Jenny Andris
Coordinating contracts in reverse supply chains for electrical appliances
PhD student | Jenny Andris |
Research area | Coordination of reverse supply chains |
Abstract
Coordination problems in supply chain management are characterised by the conflict between the companies' willingness to cooperate on the one hand and the individual goals and private information of the players on the other. The design of contracts that enable an optimisation of the welfare of the entire value chain has already been intensively studied for traditional forward supply chains.
In this PhD project, we consider reverse supply chains for waste of electrical and electronic equipment in Germany, in which manufacturers, collectors, and recyclers are involved in the return of waste equipment to the material cycle on the basis of legal requirements. With technological development and the growing consumption of electronic products, the amount of used appliances that need to be collected and recycled is increasing. This waste of electrical and electronic equipment contains valuable raw materials and hazardous substances that present both economic opportunities and environmental challenges.

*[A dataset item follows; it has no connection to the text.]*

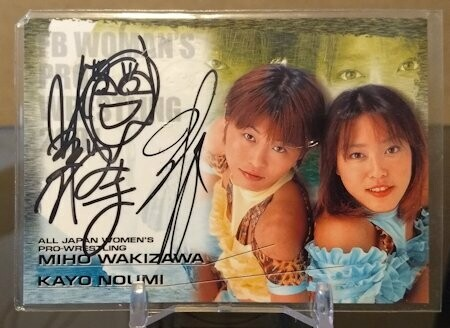Miho Wakizawa and Kayo Noumi 2001 Future Bee Autograph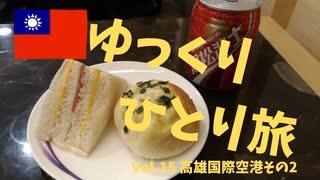 【ゆっくり】ひとり旅台湾『台北・高雄_R0108』Vol.15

Our research focuses on the relationships between a manufacturer, a collector, and a recycler, both the availability of the secondary products and their demand being assumed to be uncertain. In particular, we want to investigate which types of contract can coordinate the reverse supply chain, taking into account legal requirements and logistic processes. To this end, we first formulate a centralised model as a benchmark for the contract-based coordination approaches, which can be solved with standard software for nonlinear programming. In addition, we design a generalised options contract for a collector and manufacturer, which limits the business risk for both parties. The contract parameters of the collector, who is in the position of a Stackelberg leader, include the capacity allocated to the producer, the option price, the exercise price when the option is activated and a fee per unit for additional short-term orders placed within the agreed capacity. The manufacturer optimises the number of options bought subject to an upper bound on the value at risk of this investment and accepts the proposal if the contract provides at least the reservation benefit offered by competing offers. We show that the contract guarantees the coordination of the dyadic supply chain under mild technical assumptions.